At Real, we looked at what would have to be true if we were already the fastest-growing brokerage in the world. Then we designed our growth systems and incentives to match that reality before it happened.
Most people don't have a business problem. They have a sequencing problem.
Meaning:
Getting the conditions right often matters more than any one tactic.
The Boring Truth
I’ve spent years learning how to build billion-dollar companies. And honestly, 90% of it is the same as building a $1 million company. But some days, I still think about that night I was so broke I fought a raccoon in a dumpster for Pop-Tarts.
Strawberry Pop-Tarts.
Nobody writes about that part.
They write about funding rounds and ringing the Nasdaq closing-bell, but not about sitting alone, wondering if you’re making a giant mistake. If all of this is going to come crashing down and you are left holding the bag… not to mention the public disgrace, the personal shame, and the years of therapy that would come after it all.

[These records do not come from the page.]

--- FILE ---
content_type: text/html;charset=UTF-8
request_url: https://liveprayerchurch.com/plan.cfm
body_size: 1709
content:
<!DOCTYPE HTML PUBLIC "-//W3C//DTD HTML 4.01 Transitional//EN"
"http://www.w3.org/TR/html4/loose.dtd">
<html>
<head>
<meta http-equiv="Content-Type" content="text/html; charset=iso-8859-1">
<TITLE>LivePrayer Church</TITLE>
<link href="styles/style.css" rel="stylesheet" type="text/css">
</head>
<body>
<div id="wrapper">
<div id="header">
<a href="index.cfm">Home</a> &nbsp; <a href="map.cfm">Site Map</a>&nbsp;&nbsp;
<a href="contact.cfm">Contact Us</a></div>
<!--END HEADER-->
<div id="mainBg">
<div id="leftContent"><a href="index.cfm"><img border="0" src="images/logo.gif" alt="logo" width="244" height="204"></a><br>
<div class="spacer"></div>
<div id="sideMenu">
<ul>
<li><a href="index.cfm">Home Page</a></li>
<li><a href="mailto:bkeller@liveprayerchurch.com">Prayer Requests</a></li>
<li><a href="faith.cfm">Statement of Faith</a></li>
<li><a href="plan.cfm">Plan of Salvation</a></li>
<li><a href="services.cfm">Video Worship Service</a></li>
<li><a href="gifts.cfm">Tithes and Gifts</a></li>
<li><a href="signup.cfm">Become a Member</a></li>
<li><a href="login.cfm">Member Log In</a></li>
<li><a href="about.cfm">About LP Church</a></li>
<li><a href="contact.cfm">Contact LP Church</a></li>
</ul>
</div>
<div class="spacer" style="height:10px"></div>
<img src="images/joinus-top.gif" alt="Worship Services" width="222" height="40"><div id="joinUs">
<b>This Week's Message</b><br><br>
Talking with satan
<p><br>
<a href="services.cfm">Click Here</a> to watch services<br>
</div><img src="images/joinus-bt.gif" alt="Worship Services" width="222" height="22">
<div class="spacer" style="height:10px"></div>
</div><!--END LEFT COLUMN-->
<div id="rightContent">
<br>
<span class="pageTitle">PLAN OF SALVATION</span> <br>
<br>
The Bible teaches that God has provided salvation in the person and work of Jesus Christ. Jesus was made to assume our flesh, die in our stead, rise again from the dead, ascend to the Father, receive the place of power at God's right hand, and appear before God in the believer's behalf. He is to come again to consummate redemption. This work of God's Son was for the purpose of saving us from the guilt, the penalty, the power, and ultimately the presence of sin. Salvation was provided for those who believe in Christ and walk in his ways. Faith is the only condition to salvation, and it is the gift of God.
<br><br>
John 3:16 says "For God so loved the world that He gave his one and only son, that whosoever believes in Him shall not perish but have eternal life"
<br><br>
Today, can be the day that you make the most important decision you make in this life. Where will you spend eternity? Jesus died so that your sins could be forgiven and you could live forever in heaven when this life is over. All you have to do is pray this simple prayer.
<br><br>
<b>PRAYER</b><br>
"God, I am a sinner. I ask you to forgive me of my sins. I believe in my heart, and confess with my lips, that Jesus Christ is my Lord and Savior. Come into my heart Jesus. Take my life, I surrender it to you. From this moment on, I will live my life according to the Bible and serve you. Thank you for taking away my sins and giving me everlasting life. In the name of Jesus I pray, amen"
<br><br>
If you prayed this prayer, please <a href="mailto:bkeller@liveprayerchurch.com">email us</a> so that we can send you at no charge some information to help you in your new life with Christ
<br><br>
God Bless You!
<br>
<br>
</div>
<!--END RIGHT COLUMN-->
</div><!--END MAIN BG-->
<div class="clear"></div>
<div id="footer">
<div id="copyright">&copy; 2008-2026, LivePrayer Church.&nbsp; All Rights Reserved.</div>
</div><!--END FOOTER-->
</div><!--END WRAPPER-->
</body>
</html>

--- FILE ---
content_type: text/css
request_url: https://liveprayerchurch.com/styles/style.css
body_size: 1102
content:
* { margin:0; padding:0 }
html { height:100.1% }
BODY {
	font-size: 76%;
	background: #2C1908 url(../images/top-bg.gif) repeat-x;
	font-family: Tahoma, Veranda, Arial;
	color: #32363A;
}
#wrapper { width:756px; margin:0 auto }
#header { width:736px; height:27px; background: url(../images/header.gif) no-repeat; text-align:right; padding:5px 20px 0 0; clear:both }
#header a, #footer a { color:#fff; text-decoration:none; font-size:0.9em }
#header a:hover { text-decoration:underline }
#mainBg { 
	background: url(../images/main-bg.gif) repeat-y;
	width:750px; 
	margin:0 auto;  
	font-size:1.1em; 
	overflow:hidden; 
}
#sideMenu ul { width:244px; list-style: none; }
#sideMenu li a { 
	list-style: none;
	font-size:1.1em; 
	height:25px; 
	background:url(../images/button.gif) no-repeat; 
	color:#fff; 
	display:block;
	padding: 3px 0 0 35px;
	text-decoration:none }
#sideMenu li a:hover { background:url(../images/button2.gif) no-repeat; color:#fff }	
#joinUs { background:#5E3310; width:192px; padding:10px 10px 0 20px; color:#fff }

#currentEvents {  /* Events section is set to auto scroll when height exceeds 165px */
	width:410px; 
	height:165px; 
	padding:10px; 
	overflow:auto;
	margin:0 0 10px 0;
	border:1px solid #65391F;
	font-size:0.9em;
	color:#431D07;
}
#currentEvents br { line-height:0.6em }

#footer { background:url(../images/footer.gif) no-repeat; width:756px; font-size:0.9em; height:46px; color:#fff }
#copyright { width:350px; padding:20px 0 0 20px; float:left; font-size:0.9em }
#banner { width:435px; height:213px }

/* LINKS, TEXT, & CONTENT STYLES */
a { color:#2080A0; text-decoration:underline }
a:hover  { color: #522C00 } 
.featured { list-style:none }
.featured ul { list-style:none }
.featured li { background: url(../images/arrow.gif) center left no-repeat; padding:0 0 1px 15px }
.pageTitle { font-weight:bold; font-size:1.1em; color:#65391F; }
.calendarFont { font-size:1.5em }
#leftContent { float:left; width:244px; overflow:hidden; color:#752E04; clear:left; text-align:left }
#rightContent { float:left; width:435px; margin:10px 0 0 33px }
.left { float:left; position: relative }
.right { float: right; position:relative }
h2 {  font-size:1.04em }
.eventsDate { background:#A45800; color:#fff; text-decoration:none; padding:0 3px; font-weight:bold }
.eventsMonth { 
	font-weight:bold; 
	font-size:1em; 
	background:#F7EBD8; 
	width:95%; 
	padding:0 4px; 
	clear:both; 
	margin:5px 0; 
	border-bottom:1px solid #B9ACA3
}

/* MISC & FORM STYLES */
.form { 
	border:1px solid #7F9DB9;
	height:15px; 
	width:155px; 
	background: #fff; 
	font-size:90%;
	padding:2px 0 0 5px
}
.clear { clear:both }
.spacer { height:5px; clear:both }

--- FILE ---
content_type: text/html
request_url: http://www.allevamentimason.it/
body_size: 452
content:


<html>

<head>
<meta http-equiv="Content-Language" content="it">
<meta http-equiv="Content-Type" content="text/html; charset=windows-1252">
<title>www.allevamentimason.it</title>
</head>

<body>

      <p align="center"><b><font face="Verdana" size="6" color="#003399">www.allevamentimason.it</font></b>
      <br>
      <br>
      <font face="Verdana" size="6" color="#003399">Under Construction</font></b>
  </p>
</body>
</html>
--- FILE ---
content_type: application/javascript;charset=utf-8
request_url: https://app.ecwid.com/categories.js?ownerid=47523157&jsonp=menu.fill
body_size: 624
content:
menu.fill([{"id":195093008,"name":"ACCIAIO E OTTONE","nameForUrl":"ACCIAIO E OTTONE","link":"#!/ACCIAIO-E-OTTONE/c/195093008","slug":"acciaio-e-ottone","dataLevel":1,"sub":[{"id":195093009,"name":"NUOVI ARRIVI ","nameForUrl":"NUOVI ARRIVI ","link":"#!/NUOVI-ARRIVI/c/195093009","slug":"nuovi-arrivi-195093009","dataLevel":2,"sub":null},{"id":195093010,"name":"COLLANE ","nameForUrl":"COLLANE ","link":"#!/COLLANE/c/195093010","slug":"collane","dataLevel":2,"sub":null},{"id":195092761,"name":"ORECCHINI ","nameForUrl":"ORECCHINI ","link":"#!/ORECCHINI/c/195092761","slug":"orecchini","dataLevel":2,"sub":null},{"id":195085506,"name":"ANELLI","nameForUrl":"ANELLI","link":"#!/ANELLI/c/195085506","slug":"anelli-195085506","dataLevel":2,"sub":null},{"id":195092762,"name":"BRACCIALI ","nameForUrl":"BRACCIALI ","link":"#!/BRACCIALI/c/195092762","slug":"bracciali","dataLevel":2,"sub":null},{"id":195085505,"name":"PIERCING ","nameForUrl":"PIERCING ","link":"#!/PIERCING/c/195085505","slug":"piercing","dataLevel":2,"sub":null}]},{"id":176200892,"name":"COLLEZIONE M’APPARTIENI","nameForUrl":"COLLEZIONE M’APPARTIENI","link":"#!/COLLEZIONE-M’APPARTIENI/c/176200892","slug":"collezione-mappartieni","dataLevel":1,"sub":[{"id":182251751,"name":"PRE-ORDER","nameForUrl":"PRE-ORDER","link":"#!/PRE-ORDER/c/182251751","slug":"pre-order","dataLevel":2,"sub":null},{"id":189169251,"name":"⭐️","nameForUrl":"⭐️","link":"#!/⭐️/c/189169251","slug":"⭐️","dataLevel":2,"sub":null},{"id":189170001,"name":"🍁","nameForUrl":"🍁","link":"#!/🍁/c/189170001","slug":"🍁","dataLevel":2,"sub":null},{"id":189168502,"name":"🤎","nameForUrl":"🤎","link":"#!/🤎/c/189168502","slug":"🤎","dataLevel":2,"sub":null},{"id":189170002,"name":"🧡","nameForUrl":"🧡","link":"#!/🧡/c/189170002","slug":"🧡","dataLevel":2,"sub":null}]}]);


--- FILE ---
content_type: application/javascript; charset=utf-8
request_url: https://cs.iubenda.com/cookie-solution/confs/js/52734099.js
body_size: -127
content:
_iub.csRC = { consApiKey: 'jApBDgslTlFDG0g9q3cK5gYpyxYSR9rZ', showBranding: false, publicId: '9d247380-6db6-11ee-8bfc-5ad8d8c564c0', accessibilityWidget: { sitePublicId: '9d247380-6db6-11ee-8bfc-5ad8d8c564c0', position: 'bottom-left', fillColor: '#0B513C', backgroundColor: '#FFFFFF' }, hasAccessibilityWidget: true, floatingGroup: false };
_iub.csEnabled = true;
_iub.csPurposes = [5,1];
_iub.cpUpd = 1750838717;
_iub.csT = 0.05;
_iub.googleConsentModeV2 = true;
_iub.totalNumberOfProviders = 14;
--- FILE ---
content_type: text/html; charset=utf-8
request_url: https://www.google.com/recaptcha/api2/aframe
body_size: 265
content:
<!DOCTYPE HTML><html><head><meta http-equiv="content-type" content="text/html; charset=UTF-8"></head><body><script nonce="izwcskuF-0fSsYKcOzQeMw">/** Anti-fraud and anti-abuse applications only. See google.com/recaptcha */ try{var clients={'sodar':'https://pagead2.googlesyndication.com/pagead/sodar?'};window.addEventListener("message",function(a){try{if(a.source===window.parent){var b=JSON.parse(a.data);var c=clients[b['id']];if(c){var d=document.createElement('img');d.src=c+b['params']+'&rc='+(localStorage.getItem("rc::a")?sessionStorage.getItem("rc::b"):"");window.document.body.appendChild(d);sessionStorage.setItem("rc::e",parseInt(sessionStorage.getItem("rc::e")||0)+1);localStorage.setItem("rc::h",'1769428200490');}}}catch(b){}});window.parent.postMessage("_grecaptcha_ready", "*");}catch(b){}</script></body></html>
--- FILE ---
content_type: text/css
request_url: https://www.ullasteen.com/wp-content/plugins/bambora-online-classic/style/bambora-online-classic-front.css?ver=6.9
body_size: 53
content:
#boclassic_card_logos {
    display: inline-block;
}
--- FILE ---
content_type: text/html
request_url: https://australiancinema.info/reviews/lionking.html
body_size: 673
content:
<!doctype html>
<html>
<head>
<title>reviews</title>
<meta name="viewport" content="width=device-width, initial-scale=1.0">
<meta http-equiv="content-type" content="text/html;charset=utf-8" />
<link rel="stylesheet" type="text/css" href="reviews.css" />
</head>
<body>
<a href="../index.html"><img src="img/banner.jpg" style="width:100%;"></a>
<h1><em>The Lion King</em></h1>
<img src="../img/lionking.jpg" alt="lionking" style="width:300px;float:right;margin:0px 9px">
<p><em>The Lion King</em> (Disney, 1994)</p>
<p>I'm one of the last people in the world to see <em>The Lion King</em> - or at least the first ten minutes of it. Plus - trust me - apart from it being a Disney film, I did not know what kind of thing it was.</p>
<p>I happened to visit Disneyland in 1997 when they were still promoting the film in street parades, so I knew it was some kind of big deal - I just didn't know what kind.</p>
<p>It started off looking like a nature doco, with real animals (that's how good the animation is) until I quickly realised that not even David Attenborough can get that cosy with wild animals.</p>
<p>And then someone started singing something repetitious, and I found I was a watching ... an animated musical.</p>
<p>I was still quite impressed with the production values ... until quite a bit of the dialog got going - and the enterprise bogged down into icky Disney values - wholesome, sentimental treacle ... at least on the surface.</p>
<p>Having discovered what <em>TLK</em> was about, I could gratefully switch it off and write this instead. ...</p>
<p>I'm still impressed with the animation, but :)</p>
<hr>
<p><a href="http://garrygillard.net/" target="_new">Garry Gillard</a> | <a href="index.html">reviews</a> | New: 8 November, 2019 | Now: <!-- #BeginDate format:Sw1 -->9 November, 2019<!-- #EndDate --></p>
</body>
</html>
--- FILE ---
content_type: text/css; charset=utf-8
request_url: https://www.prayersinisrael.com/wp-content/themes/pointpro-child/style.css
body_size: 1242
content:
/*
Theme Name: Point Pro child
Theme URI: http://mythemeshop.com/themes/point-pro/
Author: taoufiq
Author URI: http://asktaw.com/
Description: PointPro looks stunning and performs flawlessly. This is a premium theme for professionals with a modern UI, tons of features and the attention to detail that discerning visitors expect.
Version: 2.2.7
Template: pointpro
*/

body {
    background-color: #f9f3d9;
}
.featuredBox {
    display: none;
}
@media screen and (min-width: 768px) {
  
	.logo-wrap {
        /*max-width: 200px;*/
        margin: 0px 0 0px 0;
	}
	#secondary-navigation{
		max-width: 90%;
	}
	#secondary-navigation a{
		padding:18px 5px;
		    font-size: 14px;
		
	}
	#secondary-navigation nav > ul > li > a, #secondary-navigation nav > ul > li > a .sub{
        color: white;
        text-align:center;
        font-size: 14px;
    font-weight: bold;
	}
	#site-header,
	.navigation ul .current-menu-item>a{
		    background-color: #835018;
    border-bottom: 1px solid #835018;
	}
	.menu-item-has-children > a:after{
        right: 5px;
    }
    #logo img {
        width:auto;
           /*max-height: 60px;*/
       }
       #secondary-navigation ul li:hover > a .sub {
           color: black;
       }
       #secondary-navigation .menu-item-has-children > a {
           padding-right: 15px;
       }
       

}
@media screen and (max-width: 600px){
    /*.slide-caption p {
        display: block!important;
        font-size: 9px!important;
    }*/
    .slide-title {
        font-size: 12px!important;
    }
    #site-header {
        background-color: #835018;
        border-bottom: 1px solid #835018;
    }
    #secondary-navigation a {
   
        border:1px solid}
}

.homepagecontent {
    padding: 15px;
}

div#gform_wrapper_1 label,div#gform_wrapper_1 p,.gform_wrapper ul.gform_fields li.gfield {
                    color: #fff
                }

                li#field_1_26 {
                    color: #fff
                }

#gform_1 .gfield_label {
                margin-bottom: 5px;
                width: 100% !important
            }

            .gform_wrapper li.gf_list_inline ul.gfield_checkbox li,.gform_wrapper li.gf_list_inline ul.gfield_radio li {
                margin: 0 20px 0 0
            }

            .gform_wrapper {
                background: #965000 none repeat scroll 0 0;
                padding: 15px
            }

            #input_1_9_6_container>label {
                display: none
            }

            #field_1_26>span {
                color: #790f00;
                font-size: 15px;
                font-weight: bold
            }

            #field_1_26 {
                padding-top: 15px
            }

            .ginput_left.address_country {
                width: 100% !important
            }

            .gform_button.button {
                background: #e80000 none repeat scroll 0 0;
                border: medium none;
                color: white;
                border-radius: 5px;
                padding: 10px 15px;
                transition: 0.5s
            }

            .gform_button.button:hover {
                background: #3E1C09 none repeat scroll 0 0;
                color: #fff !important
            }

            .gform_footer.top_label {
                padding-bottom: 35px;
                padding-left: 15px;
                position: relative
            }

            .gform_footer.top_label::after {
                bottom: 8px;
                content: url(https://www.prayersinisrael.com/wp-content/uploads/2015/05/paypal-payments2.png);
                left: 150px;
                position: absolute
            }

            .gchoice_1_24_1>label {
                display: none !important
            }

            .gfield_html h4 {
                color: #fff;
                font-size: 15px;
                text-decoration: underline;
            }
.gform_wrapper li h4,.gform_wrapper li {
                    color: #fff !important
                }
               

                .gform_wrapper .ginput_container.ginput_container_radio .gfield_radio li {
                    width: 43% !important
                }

The truth is, every big outcome is just a stack of small, unglamorous decisions you repeat when nobody is watching.
Because:
Until you win, effort always goes unnoticed.
It’s choosing the better hire over the convenient one
It’s picking up the phone when it would be easier to hide behind email
It’s staying cool when the numbers look bad and making a plan
If there’s one thing I hope you take from this, it’s that you don’t have to be extraordinary to build something extraordinary.
I am living proof that ordinary works just fine.
You just have to decide what you want your life to look like if you’ve already won, and then start acting like it’s true before anyone else believes you. You have to be a little delusional. A little crazy. And just little neurotic to believe that you can do it.
Just a little.
Because eventually, if you do it long enough, reality has a way of catching up.